- **Page excerpt**:
#####

AMENDMENT NO. 1 TO CREDITAGREEMENT

EX-10.99 2 ex10_99.htm AMENDMENT NO. 1 TO CREDIT AGREEMENT ex10_99.htm
Exhibit 10.9.9

AMENDMENT NO. 1 TO CREDIT AGREEMENT


This AMENDMENT NO. 1 TO CREDIT AGREEMENT (“Amendment No. 1”) is dated as of June 17, 2009 by and among RAYMOND JAMES FINANCIAL, INC., a Florida corporation (the “Borrower”), the Lenders named on the signature pages hereto (the “Lenders”), and JPMORGAN CHASE BANK, N.A., individually and as administrative agent (the “Agent”) for the Lenders.
 
 
W I T N E S S E T H:
 
WHEREAS, the Borrower, the Agent and the Lenders are parties to that certain Credit Agreement dated as of February 6, 2009 (the “Credit Agreement”); and
 
WHEREAS, the parties desire to effect certain amendments to the Credit Agreement as set forth herein.
 
NOW, THEREFORE, in consideration of the premises herein contained, and for other good and valuable consideration, the receipt of which is hereby acknowledged, the parties hereby agree as follows:
 
I.  
Defined Terms
 
Capitalized terms used but not defined herein are used with the meanings assigned to them in the Credit Agreement.
 
II.  
Amendments to the Credit Agreement
 
2.1. (a) The definition of “FDIC-Guaranteed Term Notes” in Section 1.01 of the Credit Agreement is hereby amended by substituting the date "December 31, 2012" for the existing date “June 30, 2012.”
 
(b) The definitions “TARP” and “TARP Preferred Stock” in Section 1.01 of the Credit Agreement are hereby deleted, and the following references to “TARP Preferred Stock” are hereby deleted: the phrase “and (iii) any TARP Preferred Stock,” in the definition of “Net Cash Capital” and the phrase “(including TARP Preferred Stock)” in the definition of “Shareholders’ Equity.”  In addition, the word “and” is hereby inserted before clause (ii) of the definition of “Net Cash Capital” in Section 1.01 of the Credit Agreement.
 
2.2. The condition set forth in Subsection 4.02(a) of the Credit Agreement (required approval of Borrower's application to participate in the TARP Capital Purchase Program) is hereby deleted in its entirety and Subsections 4.02(b), (c) and (d) are hereby redesignated as 4.02(a), (b) and (c), respectively.

#####

- **Raw data**:
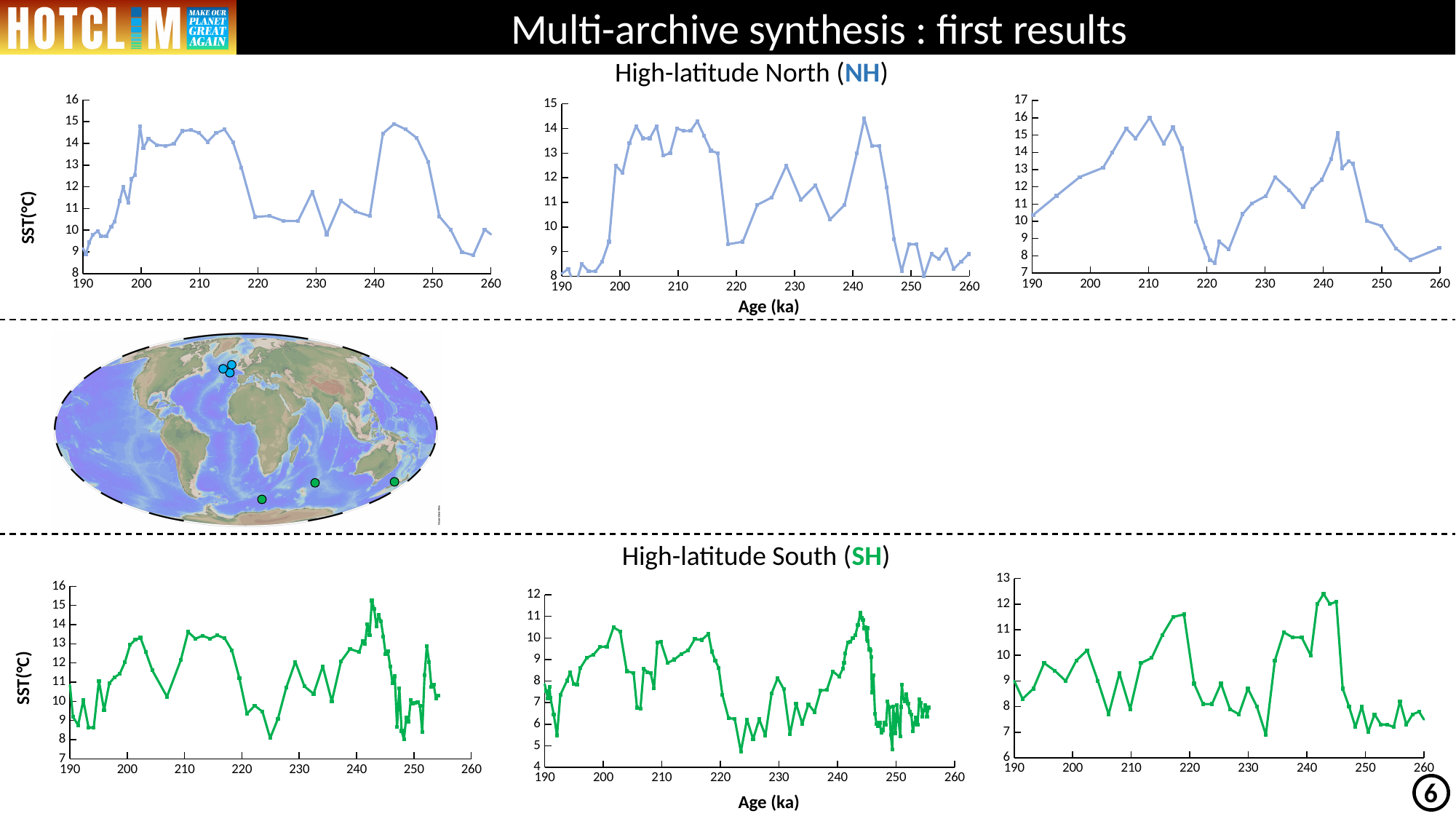
In the leftmost High-latitude North (NH) chart, is the value at 255 ka greater or less than 10? less What is the x-axis label shown under the middle High-latitude South (SH) chart? Age (ka) In the rightmost High-latitude North (NH) chart, is the value at 210 ka greater or less than 14? greater In the middle High-latitude South (SH) chart, is the value at 223 ka greater or less than 6? less What kind of chart is the leftmost chart in the High-latitude North (NH) row? line chart How many charts are shown in the High-latitude South (SH) row? 3 What is the y-axis label of the leftmost High-latitude North (NH) chart? SST(°C) In the leftmost High-latitude North (NH) chart, does the line rise or fall between 190 ka and 200 ka? rise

#####

- **Problem A**:
Translate this sentence from the credit agreement amendment into Spanish: "Capitalized terms used but not defined herein are used with the meanings assigned to them in the Credit Agreement."
- **Problem B**:
Pick up the credit agreement amendment after its final sentence and carry it forward.
The material was taken from a separate source.

- **Result A**:
Los términos en mayúscula utilizados pero no definidos en el presente documento se usan con los significados que se les asignan en el Contrato de Crédito.

- **Result B**:
 
2.3. Section 6.02 of the Credit Agreement is hereby amended by modifying subsection (iv) of the second sentence thereof to read as follows:
 
“(iv) fund Subsidiary capital contributions, except for up to $10,000,000 of such capital contributions where no regulatory limitation on repayment is applicable.”
 
2.4. Subsection 6.11(a)(ii) of the Credit Agreement is hereby amended in its entirety to read as follows:
 
“(A) FDIC-Guaranteed Term Notes and (B) other unsecured term Indebtedness of the Borrower with a minimum maturity of five years in an aggregate principal amount not exceeding $300,000,000 and containing no covenants or events of default that are more restrictive than those contained in this Agreement; provided, however, that the aggregate principal amount of such other term Indebtedness and FDIC-Guaranteed Term Notes shall not exceed $450,000,000 at any time outstanding.”
 
2.5. Clause (b) of Subsection 6.20.7 of the Credit Agreement is hereby amended to read as follows:
 
“(b) a ratio of (i) RJ Bank's allowance for loan losses to (ii) RJ Bank's total nonperforming loans of greater than 75% (seventy-five percent).”
 
2.6. Section 6.21 of the Credit Agreement is hereby amended in its entirety to read as follows:
 
“SECTION 6.21  Borrower and RJ Bank Well Capitalized.  (a) The Borrower, Raymond James Trust, N.A. and any other banking Subsidiary of the Borrower shall each at all times after the date hereof maintain a status of “well capitalized” or any higher required capital requirement standard as such term or standard is from time to time defined or imposed by the Board, OTS, OCC and any other regulatory body with supervisory authority over such entities.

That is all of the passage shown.